I am trying to implement an augmentation function to my images and masks, I have defined the augmentations like below:
if config.AUG == "PRIMEAugmentation":
augmentations = [autocontrast, equalize, posterize, rotate, solarize, shear_x, shear_y, translate_x, translate_y]
and the function is like below:
import torch
from torch.distributions import Dirichlet, Beta
class PRIMEAugmentation:
def __init__(self, mixture_width=3, mixture_depth=-1):
self.mixture_width = mixture_width
self.mixture_depth = mixture_depth
def __call__(self, x, mask):
x = torch.from_numpy(x)
mask = torch.from_numpy(mask)
ws = Dirichlet(torch.ones(self.mixture_width)).sample((x.shape[0],))

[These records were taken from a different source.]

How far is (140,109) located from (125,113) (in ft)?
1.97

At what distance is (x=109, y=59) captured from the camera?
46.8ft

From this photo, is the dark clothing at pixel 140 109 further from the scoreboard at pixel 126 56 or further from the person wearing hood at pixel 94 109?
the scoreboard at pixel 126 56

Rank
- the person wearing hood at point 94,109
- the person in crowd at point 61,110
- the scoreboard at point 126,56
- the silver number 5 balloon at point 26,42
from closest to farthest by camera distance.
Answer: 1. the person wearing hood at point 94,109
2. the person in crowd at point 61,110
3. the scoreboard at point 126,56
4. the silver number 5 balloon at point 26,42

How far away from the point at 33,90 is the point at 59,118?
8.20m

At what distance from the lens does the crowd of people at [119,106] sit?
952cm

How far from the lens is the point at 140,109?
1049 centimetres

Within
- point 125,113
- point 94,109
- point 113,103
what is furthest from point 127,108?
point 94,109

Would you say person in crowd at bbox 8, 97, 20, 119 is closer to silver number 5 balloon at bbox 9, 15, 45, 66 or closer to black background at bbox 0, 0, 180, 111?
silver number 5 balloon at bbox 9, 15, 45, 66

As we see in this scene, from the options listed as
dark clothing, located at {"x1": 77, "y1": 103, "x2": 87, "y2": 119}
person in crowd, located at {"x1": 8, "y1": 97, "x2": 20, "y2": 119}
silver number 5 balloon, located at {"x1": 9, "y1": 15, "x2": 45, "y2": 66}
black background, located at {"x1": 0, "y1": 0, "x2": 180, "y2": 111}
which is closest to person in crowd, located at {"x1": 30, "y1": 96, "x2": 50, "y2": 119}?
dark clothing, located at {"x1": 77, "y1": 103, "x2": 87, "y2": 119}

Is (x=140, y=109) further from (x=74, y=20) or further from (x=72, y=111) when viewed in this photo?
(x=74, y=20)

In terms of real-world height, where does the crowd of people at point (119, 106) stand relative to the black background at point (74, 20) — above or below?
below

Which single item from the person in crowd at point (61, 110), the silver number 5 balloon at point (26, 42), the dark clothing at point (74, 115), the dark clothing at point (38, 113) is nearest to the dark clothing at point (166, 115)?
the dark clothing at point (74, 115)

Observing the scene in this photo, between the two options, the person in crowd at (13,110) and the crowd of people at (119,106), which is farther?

m = Beta(torch.ones(1), torch.ones(1)).sample().expand(x.shape[0], 1, 1, 1)
x_aug = torch.zeros_like(x)
mask_aug = torch.zeros_like(mask)
for i in range(self.mixture_width):
x_i = x.clone()
mask_i = mask.clone()
for d in range(self.mixture_depth):
op = torch.randint(len(self.augmentations), size=(x.shape[0],)).tolist()
x_i, mask_i = self.augmentations[op](x_i, mask_i)
x_aug += ws[:, i].unsqueeze(-1).unsqueeze(-1).unsqueeze(-1).unsqueeze(1) * x_i.unsqueeze(1)
mask_aug += ws[:, i].unsqueeze(-1).unsqueeze(-1).unsqueeze(-1).unsqueeze(1) * mask_i.unsqueeze(1)
mixed = (1 - m) * x + m * x_aug.sum(dim=1)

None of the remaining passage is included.